* [Trecho da fonte]
# # # # # # #

Folha de S. Paulo


Defensor de LGBTs e mulheres, grupo libanês faz shows em São Paulo

Tarek Moukaddem/Divulgação
Hamed Sinno, Haig Papazian (de pé), Carl Gerges, Ibrahim Badr e Firas Abou Fakher, da banda libanesa Mashrou' Leila
Hamed Sinno, Haig Papazian (de pé), Carl Gerges, Ibrahim Badr e Firas Abou Fakher, da banda Mashrou' Leila

A banda libanesa Mashrou' Leila traz nesta semana a São Paulo uma criatura sensual, intelectual, melancólica e de batida eletrônica a que chama de Ibn El Leil: o "filho da noite", em árabe, nome dado a seu quarto álbum.

A formação, um dos grandes fenômenos musicais do Oriente Médio e um dos raros a ter sucesso fora dessa região, toca sexta (27) e sábado (28) no Sesc Pompeia.

A apresentação em São Paulo coincide com um de seus melhores momentos desde os primeiros acordes cifrados no subterrâneo de Beirute, há nove anos. Mas a banda –Mashrou' Leila significa "programa noturno" em árabe– também enfrenta hoje seus maiores desafios.

Algumas de suas canções descrevem romances homossexuais. Parte de seus membros, abertamente gays, defendem os direitos da comunidade LGBT e das mulheres no Oriente Médio, pelo que sofrem censura e boicote.

# # # # # # #

* [Conjunto de tarefas]
1. Traduza para o inglês a seguinte frase do texto sobre a banda Mashrou' Leila: "A formação, um dos grandes fenômenos musicais do Oriente Médio e um dos raros a ter sucesso fora dessa região, toca sexta (27) e sábado (28) no Sesc Pompeia."
2. Prossiga o texto sobre a banda Mashrou' Leila a partir da última frase apresentada.
As linhas abaixo provêm de outra fonte.

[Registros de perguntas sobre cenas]
# # # # # # #

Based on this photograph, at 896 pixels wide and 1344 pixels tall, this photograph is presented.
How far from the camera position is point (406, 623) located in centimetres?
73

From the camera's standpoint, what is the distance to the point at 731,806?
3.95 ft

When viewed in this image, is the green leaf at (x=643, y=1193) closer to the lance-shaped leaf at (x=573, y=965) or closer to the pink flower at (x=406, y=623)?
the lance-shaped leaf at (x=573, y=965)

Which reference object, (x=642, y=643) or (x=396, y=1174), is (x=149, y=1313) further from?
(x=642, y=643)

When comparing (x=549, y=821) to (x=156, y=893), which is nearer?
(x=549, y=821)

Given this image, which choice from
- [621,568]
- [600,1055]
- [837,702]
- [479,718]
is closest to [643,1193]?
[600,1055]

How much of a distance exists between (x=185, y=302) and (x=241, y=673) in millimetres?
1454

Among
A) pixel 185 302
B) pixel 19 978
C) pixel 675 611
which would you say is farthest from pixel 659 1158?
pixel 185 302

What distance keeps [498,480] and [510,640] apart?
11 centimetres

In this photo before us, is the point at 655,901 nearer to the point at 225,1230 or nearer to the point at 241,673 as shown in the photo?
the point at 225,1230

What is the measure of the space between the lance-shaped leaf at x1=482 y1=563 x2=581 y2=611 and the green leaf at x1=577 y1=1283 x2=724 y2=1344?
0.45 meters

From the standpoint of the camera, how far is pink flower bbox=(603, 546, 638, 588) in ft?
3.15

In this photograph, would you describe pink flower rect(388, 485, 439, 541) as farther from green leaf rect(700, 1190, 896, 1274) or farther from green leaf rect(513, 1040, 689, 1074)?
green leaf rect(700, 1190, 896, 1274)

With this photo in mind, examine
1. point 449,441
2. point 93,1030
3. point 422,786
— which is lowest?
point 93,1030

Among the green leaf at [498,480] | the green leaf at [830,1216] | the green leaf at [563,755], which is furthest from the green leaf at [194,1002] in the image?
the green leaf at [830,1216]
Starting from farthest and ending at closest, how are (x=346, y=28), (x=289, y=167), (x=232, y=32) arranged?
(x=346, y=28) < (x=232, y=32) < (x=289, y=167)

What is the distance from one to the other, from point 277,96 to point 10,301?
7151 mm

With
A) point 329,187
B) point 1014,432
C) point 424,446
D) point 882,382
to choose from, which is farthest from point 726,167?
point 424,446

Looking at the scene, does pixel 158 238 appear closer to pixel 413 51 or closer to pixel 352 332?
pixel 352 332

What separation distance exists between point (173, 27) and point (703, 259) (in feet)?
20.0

# # # # # # #

* [Lista de respostas]
1. The group, one of the great musical phenomena of the Middle East and one of the few to achieve success outside that region, plays on Friday (27) and Saturday (28) at Sesc Pompeia.

2.
Eles foram banidos na Jordânia e, depois de um show no Cairo, em setembro, ao menos 57 pessoas foram detidas pelas autoridades egípcias sob a suspeita de homossexualidade –o que não é crime ali, mas é punido.

"Sendo honesto, é difícil perdermos tantos mercados", afirma à Folha o vocalista Hamed Sinno, 29, sobre quem o clichê é inescapável: de olhar misterioso e um farto bigode, se parece com Freddie Mercury (1946-1991).

"É complicado fazer música independente no Oriente Médio enquanto as portas se fecham", afirma o pai da criatura noturna, que já estampou a capa da clássica revista gay francesa "Têtu".

A banda discute "o tempo todo" se deve começar a cantar em inglês. Hoje todas as suas canções estão no dialeto libanês do árabe, e é razoável supor que a maioria de seus fãs internacionais balance ao som de músicas que nem sempre entendem.

"Seria de fato mais eficiente para explorar novos mercados, em especial se a situação no Oriente Médio continuar assim", diz Sinno.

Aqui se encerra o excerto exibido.